Vintage Ads: Mother's Day

The commercialization of Mother’s Day began much later. The references indicate that there was only one store in Philadelphia that used this day to sell more products. Later, in 1950's, retailers made use of this holiday to boost sales for certain products. The period of Mother's Day was also the time when woman's suffrage was catching pace. These surely did impact each other. Church organizations started using this day to give sermons to criticize the suffragists and show support for ideal Christian mothers. Protestant churches played a prominent role in influencing this special day. Even though it was Anna's vision, the church organizations played a key role in promoting this day( Jones 1980).

This year marks the 101st year of celebration of Mother’s Day. Just like Christmas and Thanksgiving, today, Mother's Day is also a consumption holiday.  Retailers do make use of this to sell more products. Flowers and candies are the most commonly sold products during mother’s day. With time, this has been accepted and practiced in every part of the world (or should I say, most part?). Even though, I have been on social media sites for a long time now, my basic observation suggests that this year had more news feed on Mother's Day and more pictures were shared. In fact, there were a lot of pictures of mom-child (or sometimes 3 or 4 generation pictures) trending on my social media Newsfeed more than any other year. Yes, I agree, it could be probably because I have more friends this year than the previous time or it could also mean, more people are expressing on these sites in the recent times, or it could mean, they are just following the 'crowd.' I had to resist my urge to do what the rest were doing  (even though, I was surely not planning to follow the crowd) and post one picture with my mom.
I surely miss my mom and she holds a very special place in my heart. Nonetheless the love for one's mom is always special and something that need not be displayed anywhere (And then again,  if one does, doesn't mean it is wrong, it is just that I did not choose to do it today).

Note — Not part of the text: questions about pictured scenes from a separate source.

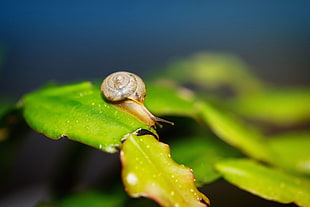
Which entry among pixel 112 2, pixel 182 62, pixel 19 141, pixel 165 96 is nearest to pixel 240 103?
pixel 182 62

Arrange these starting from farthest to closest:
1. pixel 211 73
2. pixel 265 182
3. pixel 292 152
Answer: pixel 211 73 → pixel 292 152 → pixel 265 182

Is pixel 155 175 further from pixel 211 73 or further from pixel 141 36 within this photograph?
pixel 141 36

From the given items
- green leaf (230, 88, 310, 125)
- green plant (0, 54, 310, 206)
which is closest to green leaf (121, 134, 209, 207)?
green plant (0, 54, 310, 206)

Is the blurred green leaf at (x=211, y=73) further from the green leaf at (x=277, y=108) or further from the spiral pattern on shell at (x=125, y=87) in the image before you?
the spiral pattern on shell at (x=125, y=87)

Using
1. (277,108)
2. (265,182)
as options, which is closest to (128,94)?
(265,182)

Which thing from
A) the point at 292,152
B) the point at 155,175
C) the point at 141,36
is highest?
the point at 155,175

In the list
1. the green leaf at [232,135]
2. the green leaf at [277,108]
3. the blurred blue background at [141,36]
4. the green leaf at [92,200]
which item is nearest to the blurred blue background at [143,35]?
the blurred blue background at [141,36]
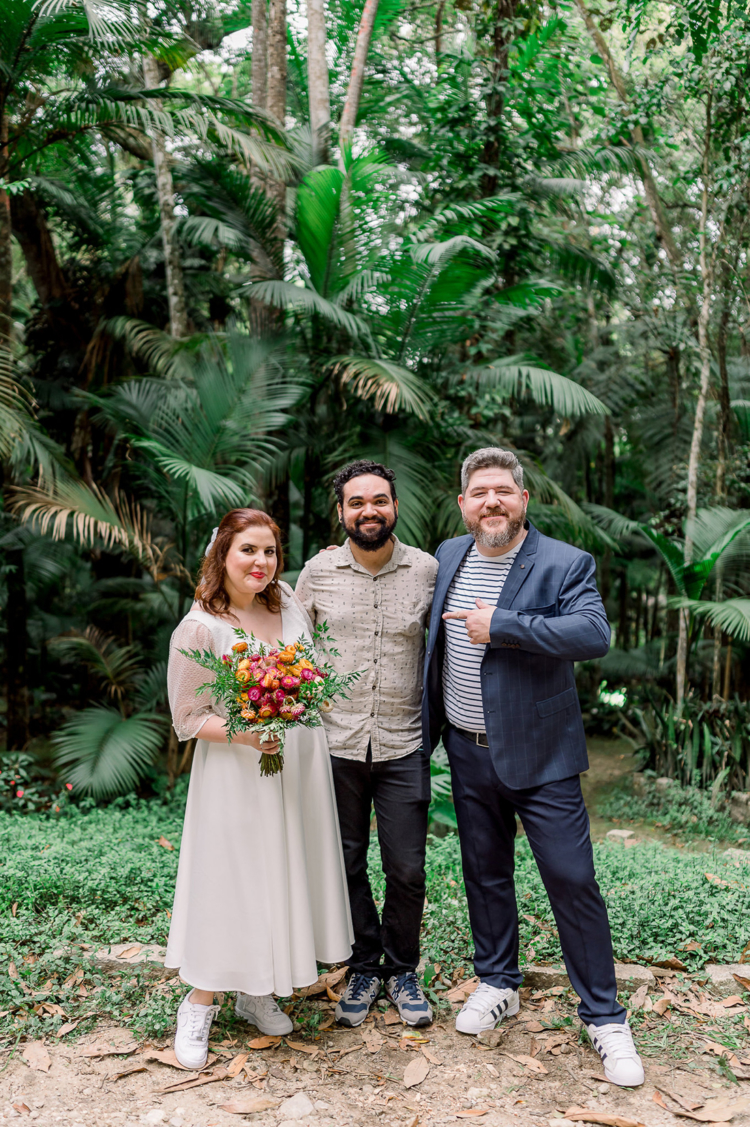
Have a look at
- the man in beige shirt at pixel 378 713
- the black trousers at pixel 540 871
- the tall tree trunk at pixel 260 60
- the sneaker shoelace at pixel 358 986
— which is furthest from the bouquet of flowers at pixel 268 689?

I also wonder, what exactly does this day mean to the world in today's context. Be it about the childless couples (considering birth rate is low), same-sex couples raising families, or even in terms of consumption. I wonder about this as children at school are usually asked to make cards for their moms (for their dads on father's day). I wonder how these change meanings for such people 
(Well, not that, the word 'mother' is exclusive for just women). I also wonder how the concept of gifting is changing these days, which in turn can change the meaning of a consumption driven holiday like Mother's Day. Children use online medium to make cards (you know, like the Scratch programming). There are apps on tablets and phones, there is a lot to explore. Things change with time. I wonder where does this leave us with a 100 year old commercialized celebration/holiday?. Something to think about....

In any case, I end with a couple of lines for my mother: Thank you for making me a strong lady and being there with me at all times. I love you. 

Even though, I had a partial knowledge on how this day came in to existence, thanks to these below mentioned studies, I found out a lot more about Anna Jarvis and the other influencers for making this a national holiday. It also helped me look at Mother's Day from a different perspective (through the lens of time).


Jones, Kathleen W. "Mother's Day: The Creation, Promotion and Meaning of a New Holiday in the Progressive Era." Texas Studies in Literature and Language (1980): 175-196

Joo, Jeong-Suk. "In Honor of a Particular Motherhood: Anna Jarvis and the Making of Mother’s Day in the US."